US Navy SEAL, who shot al Qaeda chief Osama bin Laden, goes public
A decorated ex-Navy SEAL Robert O'Neill has been unmasked as the man who pumped three shots to the head of elusive al Qaeda chief Osama bin Laden during a top-secret 2011 raid on his hideout in Pakistan.world Updated: Nov 07, 2014 09:25 IST
A decorated ex-Navy SEAL Robert O'Neill has been unmasked as the man who pumped three shots to the head of elusive al Qaeda chief Osama bin Laden during a top-secret 2011 raid on his hideout in Pakistan.
(A picture of former US Navy SEAL Robert O'Neill, who pumped three shots into al Qaeda chief Osama bin Laden. (Twitter Photo))
O'Neill, 38, is the SEAL Team Six member who fired the three shots to the head of the al Qaeda leader during the raid, according to SOFREP, a website dedicated to military news.
He grew up in Montana mining town and is now facing possible legal action for giving out the tightly held secret.
He is expected to reveal himself during a two-part Fox News TV special next week.
O'Neill was one of 23 SEALS who flew into the Pakistani garrison city of Abbottabad on the night of May 2, but the last to see bin Laden alive.
It had previously been unclear precisely how the terrorist leader was killed and how many servicemen had been involved in his death.
O'Neill, who is married with children, was last year interviewed by Esquire magazine, which did not publish his name.

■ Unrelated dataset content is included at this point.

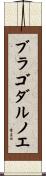 ブラゴダルノエ Scroll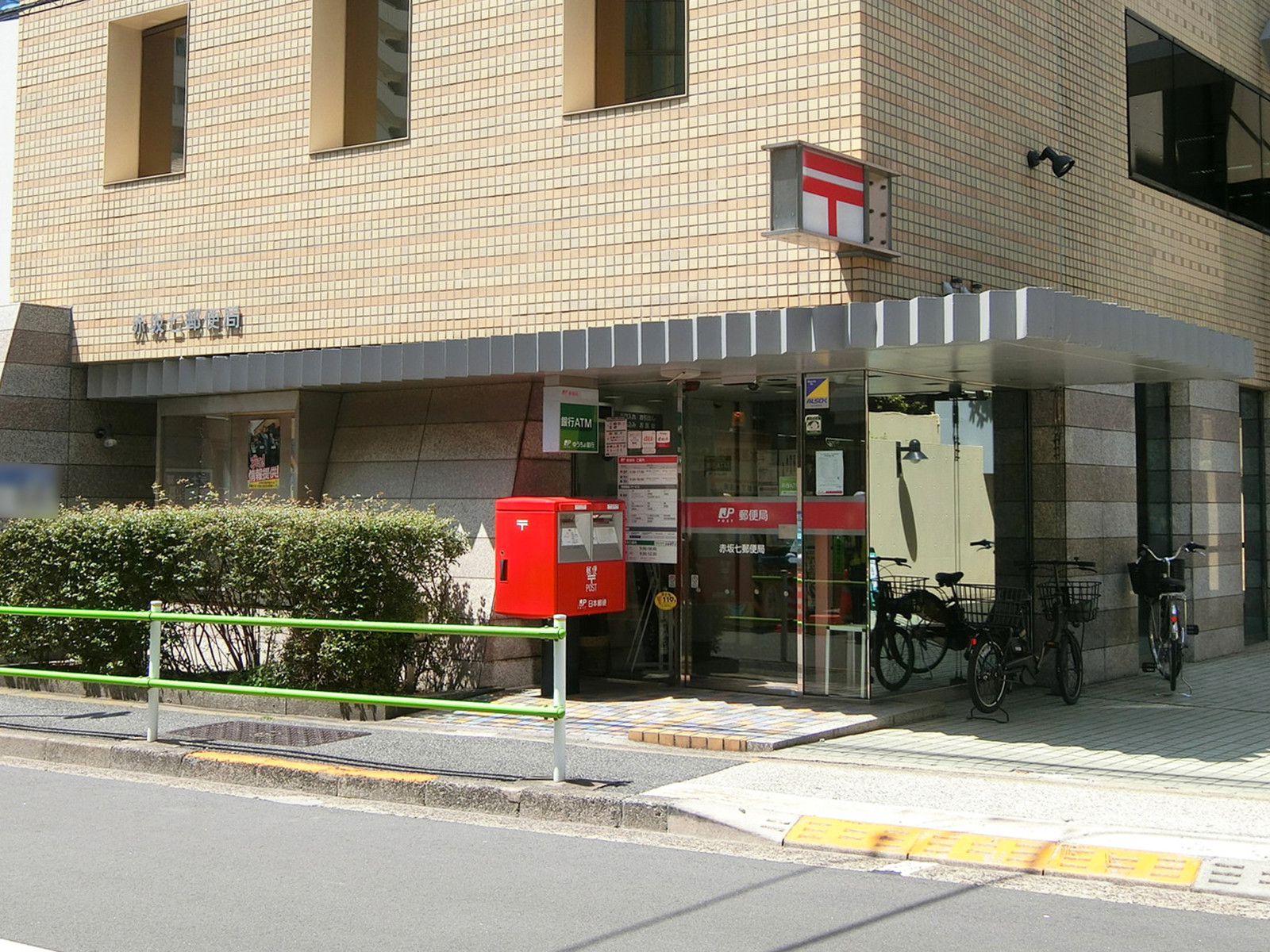 付近の赤坂七郵便局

He told how he joined the army at the age of 19 as a reaction to his then-girlfriend leaving him.
His exploits have already been portrayed on the big screen in the action flicks "Zero Dark Thirty", "Captain Phillips" and "Lone Survivor."
O'Neill served more than a dozen tours of duty in active combat, including Iraq and Afghanistan, undertaking 400 separate combat missions.
For his service he has been decorated 52 times, up to the level of senior chief petty officer before he left. He was awarded two Silver Stars -- the military's third highest honour -- as well as four Bronze Stars.
It has been reported that his decision to speak out was prompted by losing some of his military benefits by quitting the SEALs after 16 years rather than completing a full 20 years of service.
Earlier, the elite US Navy SEALs were warned against betraying their promise to maintain secrecy and not speak to the media to gain "public notoriety and financial gain".
The October 31 letter from Admiral Brian Losey specifies that the warning holds even after a mission is over, and it scolds those seeking public credit.
The admonition was seemingly directed both at Matt Bissonnette -- who revealed his role in the 2011 bin Laden mission with "60 Minutes" -- and at O'Neill at the centre of the upcoming Fox News documentary.